The culture was different in suburban middle school.  There weren’t as many “gangstas” around and the ones that pretended were just assholes.  I needed to fit in somehow.  I was smart, but that made you the butt of a lot of jokes.  I used music as my in.  I learned so much about these alien kids and their culture through TV and the radio.  I would listen to Top 40 Radio and the Alternative station because I wanted a clue.  There kids never heard of Los Bukis and for sure didn’t actively listen to “My Ambitions As a Ridah”.  I watched Dawson’s Creek and other shows with youth-driven plots because I wanted to get to know my peers better.

I borrowed copies of Green Day’s Nimrod and The Smashing Pumpkins’ Siamese Dream.  I bought my own copy of Melon Collie and the Infinite Sadness in 7th grade–1998.  I know that’s a few years after the fact, but I was behind in the game, and the kids I loved to hang out with had older siblings that made them listen to their depressing/awesome alternative rock albums.  I was playing catch-up.

My mother and father were delighted about my new found love for music, or at least they pretended to be.  For years, I rode the wave of “alternative” rock and metal.  I loved Korn through high school, secretly through Junior and Senior year when I was in a punk band.  At 12 I had earnestly picked up guitar and learned three Korn albums in their entirety by 14 or 15.

In high school, I quickly learned that no one took you seriously if you listened to Korn. NO ONE.

Metal heads are never taken seriously because they are considered weird and focused on being strange.  This is a notion I still have today.

I had to change, and I did.  Then I changed again in college.

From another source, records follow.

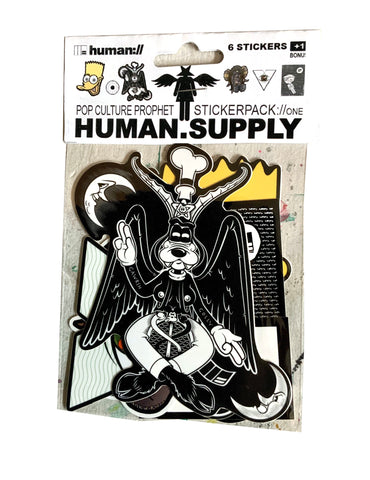 HUMAN.SUPPLY Pop Culture Prophet occult sticker pack one (6 stickers + freebie)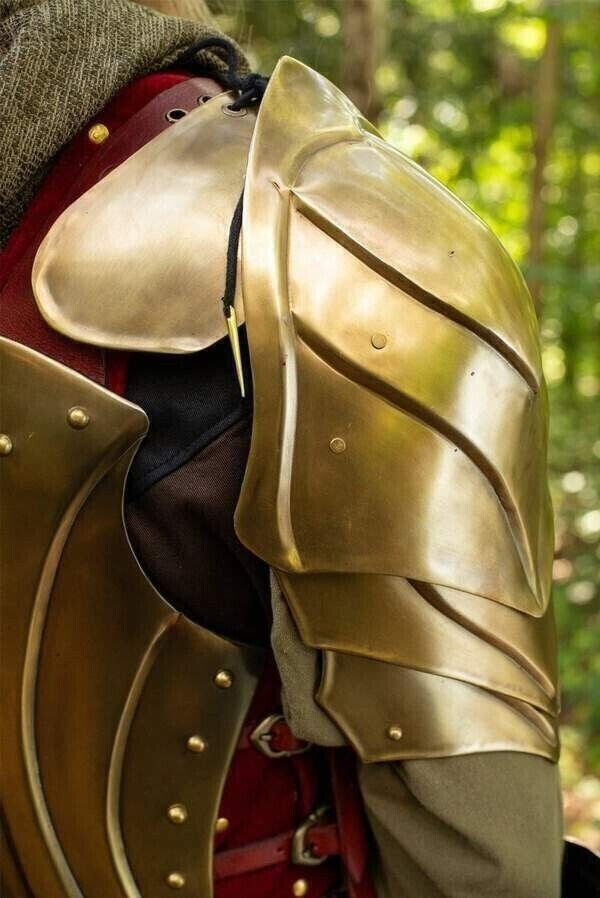 Medieval Pair Of Pauldrons Knight Warrior Shoulder Brass Finish Armor Shoulder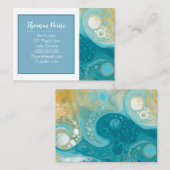 Bleek Blauw, Goud, Blauwgroen, Turquoise Marble Ar Visitekaartje (Voorkant / Achterkant)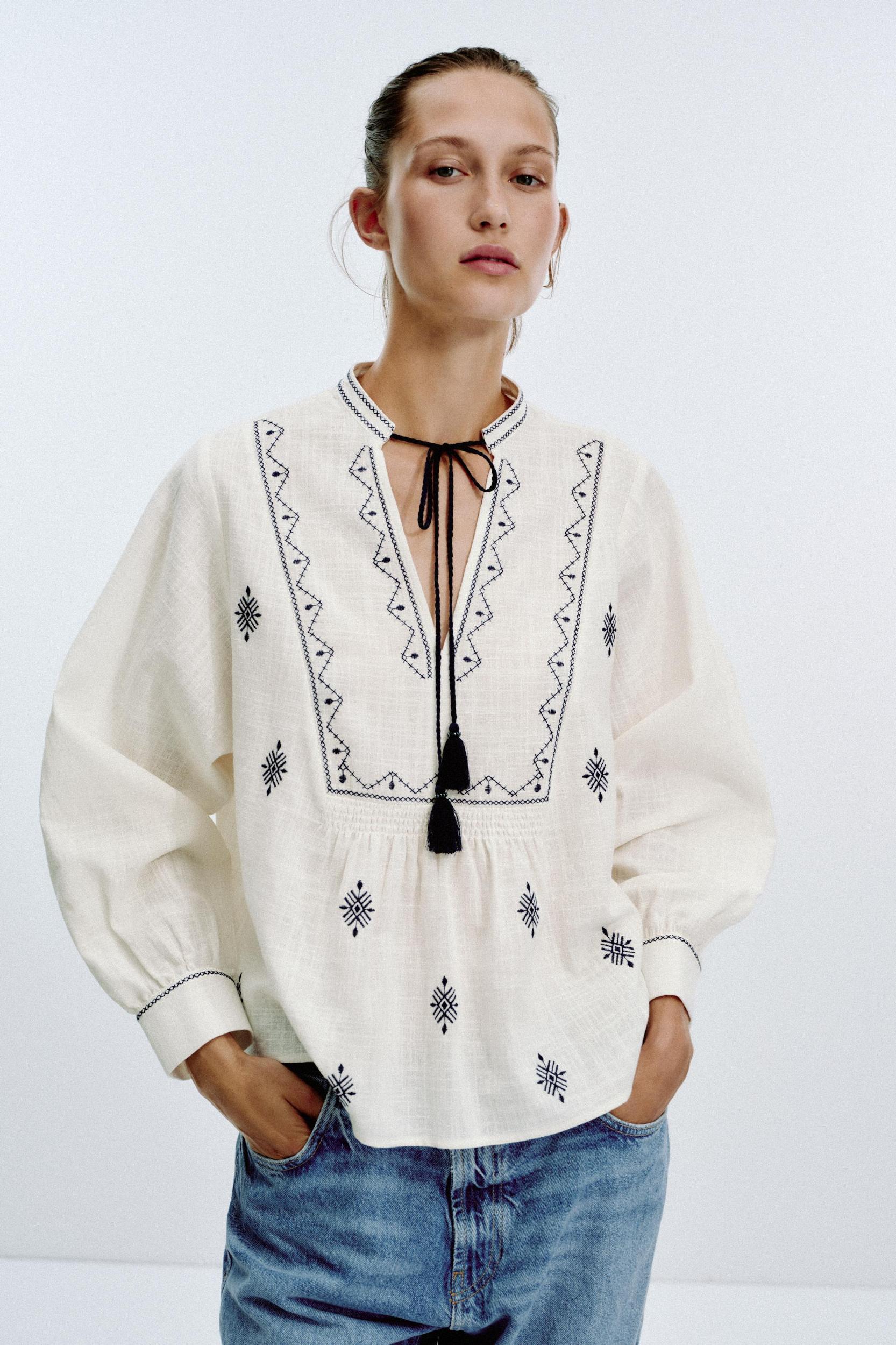 EMBROIDERED RUSTIC BLOUSE Product Image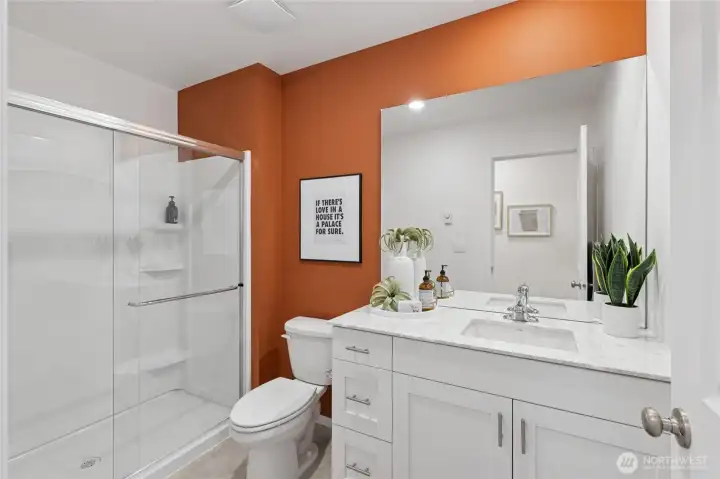 Stand up shower in the main bath. You have a tub in the secondary bath. Photo is for representation purposes only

However, the latter was not purposeful in its progress.  It was more organic and without intent.  I listened to things I found interesting and challenging.  In my teens and early twenties, music had become my social crutch.  I used it to become more connected to the people around me.  There wasn’t necessarily a scene that I followed because, in all honesty, large gatherings always frighten me.  However, the fact remains that I used music as a means to an end and not as a leisurely activity.

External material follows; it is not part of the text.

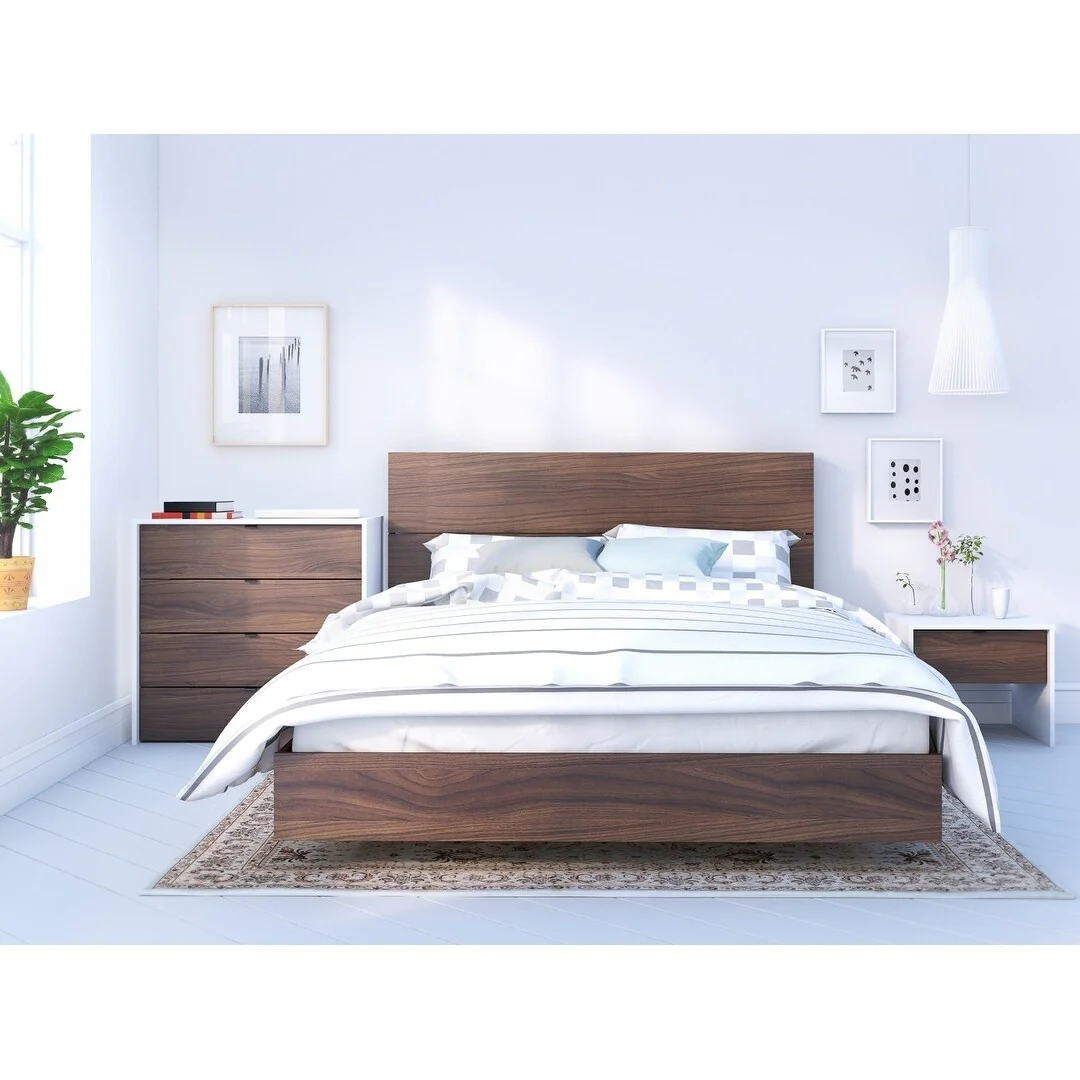 Nexera Identi-T 4 Piece Bedroom Set, White and Walnut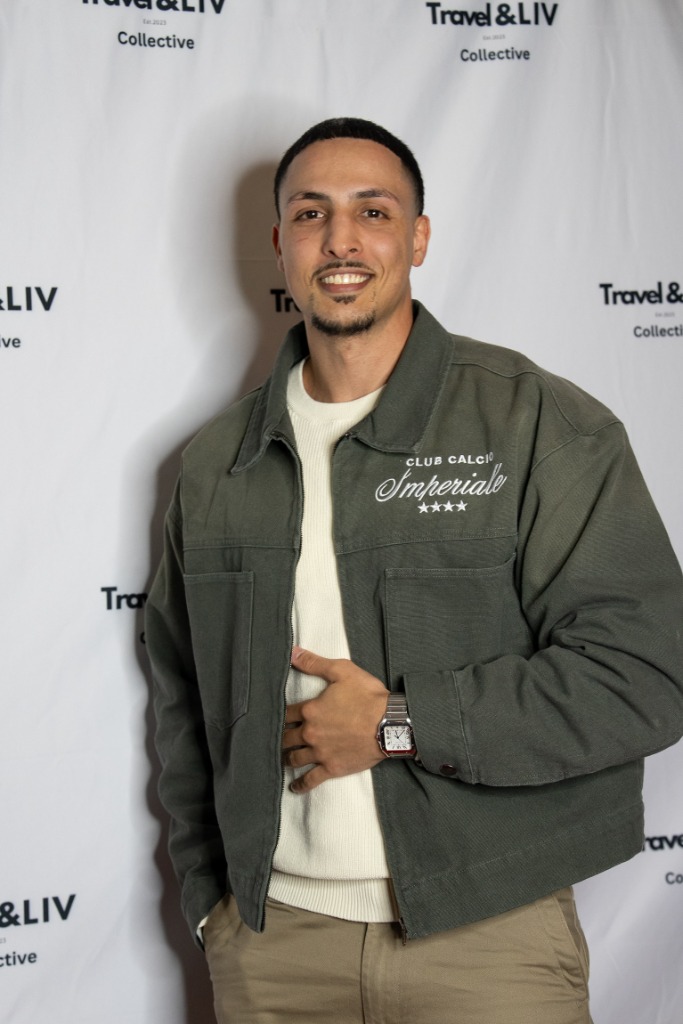 Launch party attendee on red carpet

I feel that a lot of us lose sight of ourselves in the selfish expectations that we create for others to consider when discussing us.  A lot of us create these images in order to fit in but only find ourselves empty down the line.  If we cut the bullshit how much more diverse could our society be?  How much harder could we make it for industry to capture demographics?

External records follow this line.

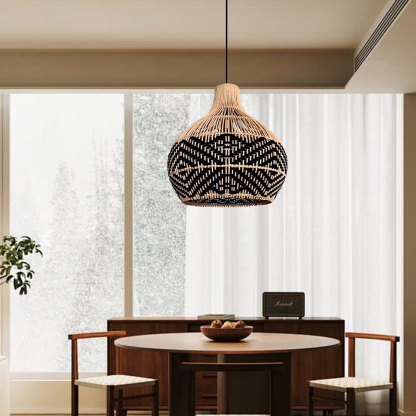 Black Pattern Lampshade Vintage Rattan Pendant Light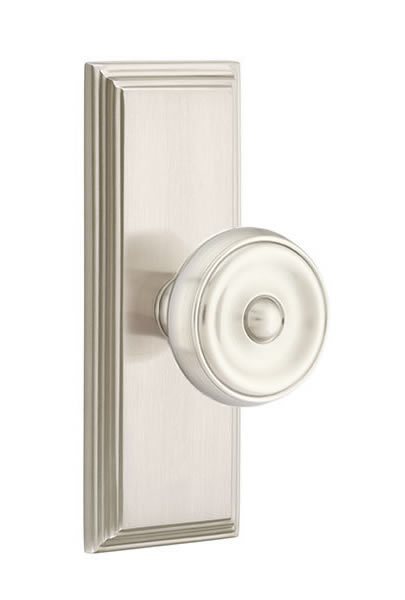 Emtek Waverly Knob with 7 Inch Wilshire Sideplate
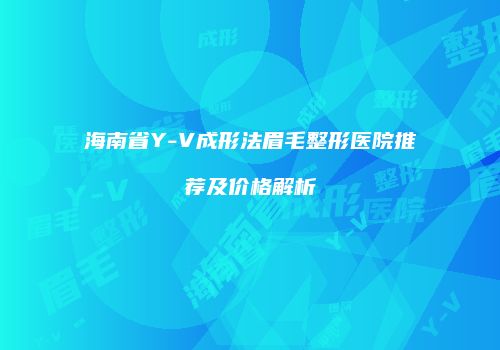 海南省Y-V成形法眉毛整形医院推荐及价格解析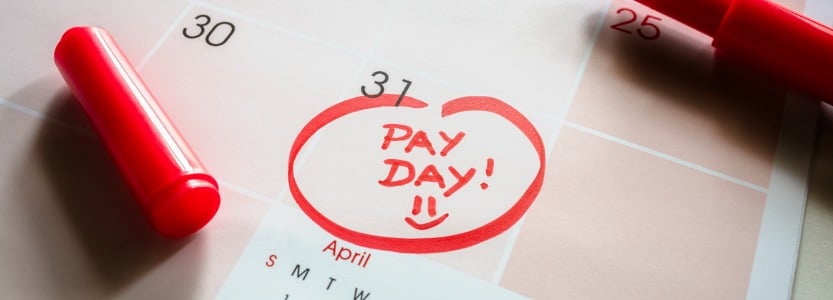payday end of month date on calendar with red marker and circled day of | Why did we make Every Payroll By IRIS? 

And it’s not that I don’t care what people are listening to.  I do.  No matter how much you fight the urge, you still want to peek your head out and see what the others are doing.  You want to remain socially functional in some sense.  This is the behavior that gets me in “trouble” and in possession of the new Dirty Projectors album.  I’m a hypocrite.

Fuck Dirty Projectors,


PS: Go Texans! 5 – 3, baby!

6 thoughts on “Sounds”

  1. “Metal heads are never taken seriously because they are considered weird and focused on being strange. This is a notion I still have today.”


    1. … is true? I honestly believe after I explain what I listen to people don’t take my opinions about music, or anything in general, seriously. I don’t mind. :D

  2. I am not sure that the music I listen to is taken seriously either. It’s interesting to be driving around in the car and I’m listening to Mickey Hart, or 2001 or any other new age band and I can hear the top 40 from one car and a pounding bass from another! My music tends to calm me down and, hopefully, make me a better person at work! I love a good drum beat or rhythm that I can connect with during the day. Some music I hear just makes me want to run for the hills, but it could all be an age thing.
    As a teenager, I listened to the Beatles, of course, as well as Steppenwolf (which my mom hated), Jimi Hendrix, etc. I still love them, but if it’s just music I want, I’ll turn on my new age cd’s.
    Great post, Dago, and it gave us something to talk about at home!

  3. Thanks for sharing this stuff, ‘Berto. I dig hearing about your process with music. It gives me insight into the you I knew at St. Edward’s.

    Dirty Projectors are great. Mae is great-er.